Today, numerous agencies oversee food-related issues, and no overarching policy guides their actions with respect to food, so the agencies and the other policies they try to put in place “are not coordinated, and sometimes they’re at cross-purposes, and sometimes they undermine each other,” said Laurie Ristino, who teaches at Vermont Law School and heads the institution’s Center for Agriculture and Food Systems.
“We’d really benefit from a coordinated approach” to food, Ristino said.
As president, Clinton might invest the time and political capital that a national food policy would require, but it’s hard to say for certain, since candidates this year have articulated relatively few specific policy positions, Ristino said. No president is likely to undertake a food policy without clear support from voters, she said.
“I don’t think it’s impossible or out of the question that Clinton would focus on it … but really it has to coalesce and be part of [her] agenda, which is partly our responsibility — to say, ‘This is important,’” Ristino said.
One thing standing in the way of food-policy reform in the U.S., Pollan said, is the food movement itself.
It’s a very diverse coalition, Pollan said, “and not all interests in it care about each other.”
For instance, many activists working toward improved food-production practices care primarily about animal welfare, Pollan said. These activists don’t care nearly as much about the working conditions laborers experience while picking produce in fields or while preparing meals in fast-food restaurants, he said. Those who feel most strongly about workers’ conditions aren’t animated by concern for the environment, and those who care most about the environment aren’t typically worried about processed foods’ deleterious effects on public health, he said.

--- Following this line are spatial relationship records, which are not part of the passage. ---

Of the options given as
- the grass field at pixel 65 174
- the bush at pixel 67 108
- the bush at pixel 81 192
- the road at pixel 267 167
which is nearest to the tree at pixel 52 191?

Pollan likened the situation to that experienced by members of the gay rights movement a decade ago — fractured and heterogeneous, until “some part of it decided to work on marriage equality” — and said a similar focus on a single issue could lead to real improvements in the industry.
Another obstacle to food policy reform, Pollan said, can be seen even in the congressional committees devoted to agriculture, which are composed almost entirely of representatives for agricultural interests. There are no committee members chosen to represent “eaters,” or ordinary American citizens, Pollan said.
The result is agriculture policies written to serve the agriculture industry, and to a lesser extent, farmers, he said. Ordinary Americans ought to have a seat at the table that makes these decisions, Pollan said, because, for instance, current agricultural policies drive national public health problems that ramp up health care costs.
Although corporations exercise significant influence over what Americans eat and what Americans wish to eat, Pollan said, consumers also play a role in shaping the country’s approach to food.
Among the most influential decisions Americans make in their food habits, Pollan said, is the choice to eat meat.
Americans on average consume half a pound of meat per person every day, he said.
“In the history of humankind, this is a new thing,” he said. “Meat was a luxury for most of humankind for most of human history.”
Meat requires enormous resources to produce, he said, to the point that eliminating meat from their diet is among the single most effective methods individuals have to combat anthropogenic climate change.
At some point, he said, Americans’ current meat-eating habits “will seem irresponsible.”
“I’m old enough to remember when, if you had any litter in your car, you threw it out the window,” Pollan said, and when “smoking in public places was something routine.
“I think meat eating’s going to suffer the same thing,” he said.
Although Pollan professed to enjoy eating the flesh of other animals, he said that at some point the environmental community will need to reckon with the practice.
Once that happens, he said, meat’s likely to become “something very special you have on Sunday night.”